TASK STATEMENT: Only the lines from the one containing "Cheap Motels In Armidale Nsw" through the one containing "Gotta love that fully stocked kitchen!" should be printed, exactly as they appear below, with both ends included.

DATA EXTRACTS:
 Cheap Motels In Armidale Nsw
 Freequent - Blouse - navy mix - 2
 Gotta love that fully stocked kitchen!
==
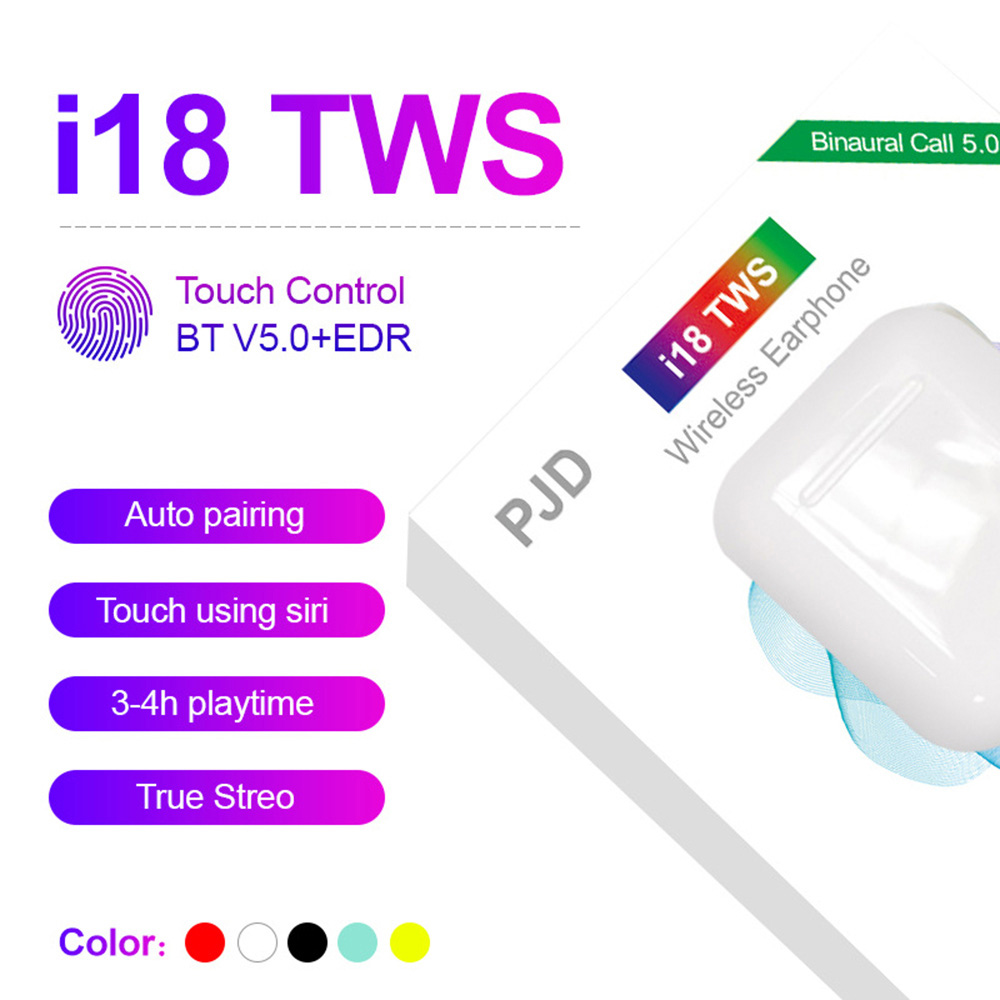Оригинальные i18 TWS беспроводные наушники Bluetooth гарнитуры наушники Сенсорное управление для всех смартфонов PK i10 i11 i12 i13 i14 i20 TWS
* * *
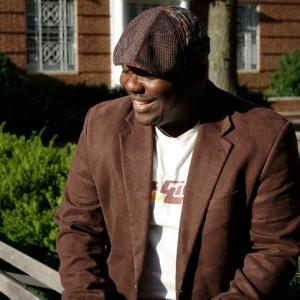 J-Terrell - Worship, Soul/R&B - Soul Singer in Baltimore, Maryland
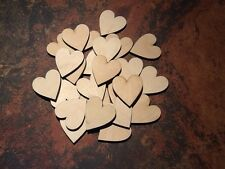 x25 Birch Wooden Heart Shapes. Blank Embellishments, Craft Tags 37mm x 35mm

SOLVED EXERCISE:
 Cheap Motels In Armidale Nsw
 Freequent - Blouse - navy mix - 2
 Gotta love that fully stocked kitchen!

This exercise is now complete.